▶ _ACTIONS TO TAKE_
[a] Condense the paragraph of the book review below that begins "So, his journey has transformed Heinz," keeping its main facts.
[b] Extend the book review below with what would follow its final sentence.
-------- TEXT SEGMENT --------
Beautiful, crazy, yet generous and loving, especially towards strangers at the end of her life. That’s when we learn of her attachment to a family of Turkish immigrants, “her only support,” after Heinz and her other children have gone off to live their own lives. And finally, there are letters, loving letters, from Anton and his family which turn the story on its head, which prove that instead of mistrust and conniving and rejection, there was a real welcome for Gerd when she came to Austria, pregnant with our Heinz. At the end, he tells us,
So much remains open …If what my mother says in the letters is true, then I’ll have to live with this second half of the truth the way I’ve lived with the first half until now, knowing that a whole truth won’t come from it.
So, his journey has transformed Heinz. And us. And even if nothing is absolutely resolved, the journey has been worth taking. My Mother’s Silver Fox is a welcome addition to literature about the repercussions of the Second World War, especially its dark side — the cruelty and chilling efficiency of the SS program called Lebensborn and its aftermath. But the way it delves into the power of memory reminds me of the work of Walter Benjamin, which is high praise, indeed. Hotschnig’s prose, so splendidly translated by Lewis, has that quality of intimacy that only the best literary works possess.
-------- MATERIAL --------
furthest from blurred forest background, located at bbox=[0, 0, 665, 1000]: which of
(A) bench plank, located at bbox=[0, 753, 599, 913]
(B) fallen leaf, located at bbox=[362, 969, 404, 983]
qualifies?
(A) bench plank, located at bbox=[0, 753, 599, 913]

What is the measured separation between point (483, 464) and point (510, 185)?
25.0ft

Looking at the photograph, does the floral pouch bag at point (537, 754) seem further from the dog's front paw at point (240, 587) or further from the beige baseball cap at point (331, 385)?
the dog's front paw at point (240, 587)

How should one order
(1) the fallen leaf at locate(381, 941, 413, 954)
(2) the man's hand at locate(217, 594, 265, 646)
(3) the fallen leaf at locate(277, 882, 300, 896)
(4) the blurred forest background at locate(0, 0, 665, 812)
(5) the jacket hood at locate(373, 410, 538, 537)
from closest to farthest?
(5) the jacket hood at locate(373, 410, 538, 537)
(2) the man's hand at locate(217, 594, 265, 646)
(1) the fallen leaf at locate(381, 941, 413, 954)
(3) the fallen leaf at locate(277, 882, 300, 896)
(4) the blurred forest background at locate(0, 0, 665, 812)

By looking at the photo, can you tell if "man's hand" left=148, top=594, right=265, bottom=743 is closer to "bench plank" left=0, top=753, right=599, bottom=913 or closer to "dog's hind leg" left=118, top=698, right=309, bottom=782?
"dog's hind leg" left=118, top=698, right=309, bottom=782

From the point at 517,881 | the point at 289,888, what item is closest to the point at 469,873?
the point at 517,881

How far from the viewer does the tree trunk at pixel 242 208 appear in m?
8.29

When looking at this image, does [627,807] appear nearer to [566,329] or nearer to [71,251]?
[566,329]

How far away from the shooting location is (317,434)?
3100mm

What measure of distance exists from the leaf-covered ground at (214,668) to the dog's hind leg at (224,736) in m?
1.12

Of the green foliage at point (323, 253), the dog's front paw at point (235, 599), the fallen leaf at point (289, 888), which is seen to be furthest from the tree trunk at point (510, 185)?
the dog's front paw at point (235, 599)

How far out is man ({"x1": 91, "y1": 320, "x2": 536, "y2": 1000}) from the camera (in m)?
--------
▶ _ANSWERS TO THE EXERCISES_
[a] Heinz's journey changes both him and the reader, and it is worth taking even though nothing is fully resolved. My Mother's Silver Fox adds to literature on the repercussions of the Second World War, especially the SS Lebensborn program and its aftermath. Its exploration of memory recalls Walter Benjamin's work, and Hotschnig's prose, well translated by Lewis, has a rare intimacy.

[b]
Roberta Silman is the author of five novels, two short story collections, and two children’s books. Her second collection of stories, called Heart-work, was just published. Her most recent novels, Secrets and Shadows and Summer Lightning, are available on Amazon in paperback and ebook and as audio books from Alison Larkin Presents. Secrets and Shadows (Arts Fuse review) is in its second printing and was chosen as one of the best Indie Books of 2018 by Kirkus. A recipient of fellowships from the Guggenheim Foundation and the National Endowment for the Arts, she has reviewed for The New York Times and Boston Globe, and writes regularly for The Arts Fuse. More about her can be found at robertasilman.com, and she can also be reached at rsilman@verizon.net.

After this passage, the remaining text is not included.